Required work: Copy out every line holding the string "frames" from the records below.

*** Opening of Records supplied ***

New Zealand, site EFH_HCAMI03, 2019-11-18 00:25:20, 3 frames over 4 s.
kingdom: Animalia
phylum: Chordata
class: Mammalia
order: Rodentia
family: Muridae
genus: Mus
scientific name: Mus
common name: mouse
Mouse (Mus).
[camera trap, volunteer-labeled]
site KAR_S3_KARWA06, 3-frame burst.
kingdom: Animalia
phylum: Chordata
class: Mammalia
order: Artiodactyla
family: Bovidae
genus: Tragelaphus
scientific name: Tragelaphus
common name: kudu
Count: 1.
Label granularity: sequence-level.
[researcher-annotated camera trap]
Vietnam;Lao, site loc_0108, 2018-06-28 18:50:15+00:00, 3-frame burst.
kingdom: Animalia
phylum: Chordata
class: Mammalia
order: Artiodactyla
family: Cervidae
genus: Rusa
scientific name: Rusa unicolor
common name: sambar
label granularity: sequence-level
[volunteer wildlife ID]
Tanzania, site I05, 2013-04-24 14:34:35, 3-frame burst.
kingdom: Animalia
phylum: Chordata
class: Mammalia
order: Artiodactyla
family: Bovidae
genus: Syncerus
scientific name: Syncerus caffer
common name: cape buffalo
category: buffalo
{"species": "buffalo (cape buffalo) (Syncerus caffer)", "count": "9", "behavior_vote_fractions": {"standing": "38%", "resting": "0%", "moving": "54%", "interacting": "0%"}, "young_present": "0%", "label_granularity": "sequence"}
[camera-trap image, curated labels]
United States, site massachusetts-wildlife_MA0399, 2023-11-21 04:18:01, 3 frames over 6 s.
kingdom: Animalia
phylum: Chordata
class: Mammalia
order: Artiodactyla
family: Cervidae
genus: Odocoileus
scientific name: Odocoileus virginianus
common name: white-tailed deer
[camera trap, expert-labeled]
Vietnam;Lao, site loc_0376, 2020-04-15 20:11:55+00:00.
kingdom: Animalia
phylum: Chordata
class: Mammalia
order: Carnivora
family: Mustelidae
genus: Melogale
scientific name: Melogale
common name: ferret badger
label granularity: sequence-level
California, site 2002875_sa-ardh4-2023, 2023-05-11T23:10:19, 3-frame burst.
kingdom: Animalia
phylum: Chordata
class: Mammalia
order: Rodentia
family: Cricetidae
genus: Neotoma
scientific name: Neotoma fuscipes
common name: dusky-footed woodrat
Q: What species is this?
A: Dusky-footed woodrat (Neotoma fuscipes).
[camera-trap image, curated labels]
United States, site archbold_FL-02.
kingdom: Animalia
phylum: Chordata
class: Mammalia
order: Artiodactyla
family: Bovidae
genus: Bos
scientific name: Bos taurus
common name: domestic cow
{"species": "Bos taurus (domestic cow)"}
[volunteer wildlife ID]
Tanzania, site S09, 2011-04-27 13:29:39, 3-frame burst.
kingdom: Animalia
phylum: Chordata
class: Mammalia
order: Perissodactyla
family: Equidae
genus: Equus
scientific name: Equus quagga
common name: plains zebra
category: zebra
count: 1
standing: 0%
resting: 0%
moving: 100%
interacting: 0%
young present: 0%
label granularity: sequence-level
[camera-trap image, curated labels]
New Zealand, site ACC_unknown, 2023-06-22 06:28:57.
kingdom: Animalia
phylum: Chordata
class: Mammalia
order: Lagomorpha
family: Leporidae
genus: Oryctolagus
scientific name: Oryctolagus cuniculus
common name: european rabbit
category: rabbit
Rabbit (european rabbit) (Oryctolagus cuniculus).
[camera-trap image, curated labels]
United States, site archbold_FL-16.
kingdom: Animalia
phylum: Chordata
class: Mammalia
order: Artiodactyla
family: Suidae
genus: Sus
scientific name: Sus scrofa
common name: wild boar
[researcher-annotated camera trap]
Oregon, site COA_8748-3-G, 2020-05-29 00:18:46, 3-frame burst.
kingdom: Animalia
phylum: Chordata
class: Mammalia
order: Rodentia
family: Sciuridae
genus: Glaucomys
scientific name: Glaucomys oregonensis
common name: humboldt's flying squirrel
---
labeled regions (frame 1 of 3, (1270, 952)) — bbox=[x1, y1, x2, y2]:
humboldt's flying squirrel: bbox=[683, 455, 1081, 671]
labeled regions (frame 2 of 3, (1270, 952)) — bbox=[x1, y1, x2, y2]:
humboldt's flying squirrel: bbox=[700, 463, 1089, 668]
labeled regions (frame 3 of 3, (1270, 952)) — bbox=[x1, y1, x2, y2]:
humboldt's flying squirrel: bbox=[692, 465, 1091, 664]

*** Close of Records supplied ***

Your solution:
New Zealand, site EFH_HCAMI03, 2019-11-18 00:25:20, 3 frames over 4 s.
United States, site massachusetts-wildlife_MA0399, 2023-11-21 04:18:01, 3 frames over 6 s.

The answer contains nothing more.